Wylie: Alexander seeks places beyond human footprint

Artist David Alexander relocated to Kelowna from Saskatoon just in time for the devastating Okanagan Mountain Park fire.

David Alexander, Entering the Beginnings of the Big Dipper’s Horizon, 1989, acrylic on canvas, 152.4 x 172.7 cm, 60 x 68 in. Collection of the artist.

David Alexander, Entering the Beginnings of the Big Dipper’s Horizon, 1989, acrylic on canvas, 152.4 x 172.7 cm, 60 x 68 in. Collection of the artist.

Canadian artist David Alexander relocated to Kelowna from Saskatoon in the summer of 2003, just in time for the devastating Okanagan Mountain Park fire that destroyed many homes and made national news.

His luck with decision making is not always bad, however, and he has successfully worked and painted here for the past eight years.

Interestingly enough, although Alexander works with the landscape, he has not painted much of the Okanagan, per se (with the exception of some of its southerly, arid places), but prefers travelling to remote and wild locations with as little of the human footprint as possible for his ideas and subjects.

Born in Vancouver, Alexander grew up on the west coast and had been living in the Kootenays before his move to Saskatchewan in 1980. Inspired by the other participants at an artist’s workshop at Emma Lake, Saskatchewan that he attended in 1979, Alexander then moved to study at the University of Saskatchewan to obtain his MFA, and continued to live in Saskatoon for 23 more years.

The challenge of learning to paint the prairie was a daunting one, especially until it came to him one day that the prairie landscape is much more about the sky than the land. From then on he was off and running. He also explored the natural world in other settings, such as the Arctic, Iceland, Greenland, and northern Scotland.
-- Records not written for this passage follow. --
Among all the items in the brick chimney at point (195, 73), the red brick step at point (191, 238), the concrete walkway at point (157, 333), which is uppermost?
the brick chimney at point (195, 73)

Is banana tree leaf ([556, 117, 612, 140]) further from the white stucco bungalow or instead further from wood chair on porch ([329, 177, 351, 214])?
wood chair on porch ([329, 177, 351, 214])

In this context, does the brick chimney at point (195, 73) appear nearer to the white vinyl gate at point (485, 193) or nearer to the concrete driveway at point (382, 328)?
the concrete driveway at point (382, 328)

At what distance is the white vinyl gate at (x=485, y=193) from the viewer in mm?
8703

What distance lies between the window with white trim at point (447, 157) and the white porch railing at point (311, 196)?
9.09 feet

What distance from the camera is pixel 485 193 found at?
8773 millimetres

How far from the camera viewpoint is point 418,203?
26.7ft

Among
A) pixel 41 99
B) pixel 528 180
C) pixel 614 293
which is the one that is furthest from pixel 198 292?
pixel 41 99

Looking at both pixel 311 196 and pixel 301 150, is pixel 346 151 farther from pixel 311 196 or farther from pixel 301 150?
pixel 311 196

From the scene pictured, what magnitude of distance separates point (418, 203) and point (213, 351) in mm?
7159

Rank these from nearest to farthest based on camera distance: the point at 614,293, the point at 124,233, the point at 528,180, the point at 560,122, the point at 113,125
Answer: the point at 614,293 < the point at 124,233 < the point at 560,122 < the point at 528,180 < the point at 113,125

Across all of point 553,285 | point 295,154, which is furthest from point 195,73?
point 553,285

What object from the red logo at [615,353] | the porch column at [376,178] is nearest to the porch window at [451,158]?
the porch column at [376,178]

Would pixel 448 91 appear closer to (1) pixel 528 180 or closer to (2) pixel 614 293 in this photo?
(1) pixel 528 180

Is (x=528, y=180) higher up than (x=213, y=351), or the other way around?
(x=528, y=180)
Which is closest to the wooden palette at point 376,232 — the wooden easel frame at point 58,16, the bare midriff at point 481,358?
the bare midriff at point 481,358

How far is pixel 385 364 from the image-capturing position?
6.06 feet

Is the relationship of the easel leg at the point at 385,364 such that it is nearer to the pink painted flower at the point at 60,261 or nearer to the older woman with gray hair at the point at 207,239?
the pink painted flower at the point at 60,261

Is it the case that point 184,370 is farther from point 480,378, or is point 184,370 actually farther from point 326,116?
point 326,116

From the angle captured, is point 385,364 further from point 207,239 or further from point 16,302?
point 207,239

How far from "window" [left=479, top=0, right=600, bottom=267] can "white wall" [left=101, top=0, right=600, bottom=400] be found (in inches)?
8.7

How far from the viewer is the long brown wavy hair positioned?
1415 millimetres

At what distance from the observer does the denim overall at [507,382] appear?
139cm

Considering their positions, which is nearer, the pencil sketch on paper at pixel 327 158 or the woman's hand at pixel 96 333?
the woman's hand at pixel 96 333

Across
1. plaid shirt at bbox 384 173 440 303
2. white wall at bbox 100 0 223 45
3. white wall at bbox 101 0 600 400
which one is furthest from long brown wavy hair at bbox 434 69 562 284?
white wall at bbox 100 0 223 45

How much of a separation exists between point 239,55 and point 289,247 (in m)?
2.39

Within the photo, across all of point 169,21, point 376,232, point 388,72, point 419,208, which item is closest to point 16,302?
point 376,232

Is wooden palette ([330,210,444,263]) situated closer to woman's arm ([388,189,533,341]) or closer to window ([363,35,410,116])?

And every summer he has hiked and sketched in the Rockies and in the mountains of British Columbia.

In celebration and acknowledgement of his career to date, the Kelowna Art Gallery has organized a survey show of his work, spanning three decades of painting, which opened this month and will go on a national tour next year. This exhibition is one of an informal series of solo shows with major publications on an Okanagan-based artist that the Kelowna Art Gallery began in 2010 with its retrospective exhibition of the work of Joice M Hall, curated by Patricia Ainslie.

In a major coup for the Kelowna Art Gallery, the Alexander show is accompanied by a six-authored book on his work, published for the gallery by McGill-Queen’s University Press in Montreal. Copies of the book are for sale at the Kelowna Art Gallery and are also in wide distribution.

Its authors include the award-winning Canadian writer Sharon Butala, who shares Alexander’s love and, as she puts it, connoisseurship of nature; the late and much respected and admired art writer, Gilbert Bouchard, of Edmonton; a former curator of the Kelowna Art Gallery, now working in Ontario, Ihor Holubizky; the nationally known master interviewer of artists, Robert Enright; myself and, from Iceland where Alexander travelled in 1999 and 2002, writer, curator and former museum director, Aðalsteinn Ingólfsson.

The exhibition includes a broad selection of some of the artist’s most important canvasses created since the mid 1980s up until 2010. Alexander’s works are large, bold, brilliantly colourful and show a huge variety of paint handling and application methods. He is a virtuoso of scale, shape and mark-making in relationship to one another and to the picture and its overall size as a whole.

In our smaller gallery space is an installation of small works on paper and small wood panel paintings that give viewers a representative taste of the artist’s work on a more diminutive scale. Interspersed with these large and small works are cases displaying Alexander’s sketchbooks from his various research trips, opened up to varying pages over the duration of the exhibition’s run.

The gallery has organized a community landscape-a-thon in tribute to Alexander’s show, having invited local residents to submit postcard-sized landscapes that are on display in the gallery. If enough people contribute work, the gallery will apply for world-record status for the most works of art in one place at a time on this scale and theme.

Mid-winter blues got you feeling low? Come to see this show and be transported to other climes, and into an experience of an intense relationship with the natural world, depicted in visual form. The exhibition runs until March 25.

Liz Wylie is the curator at the Kelowna Art Gallery.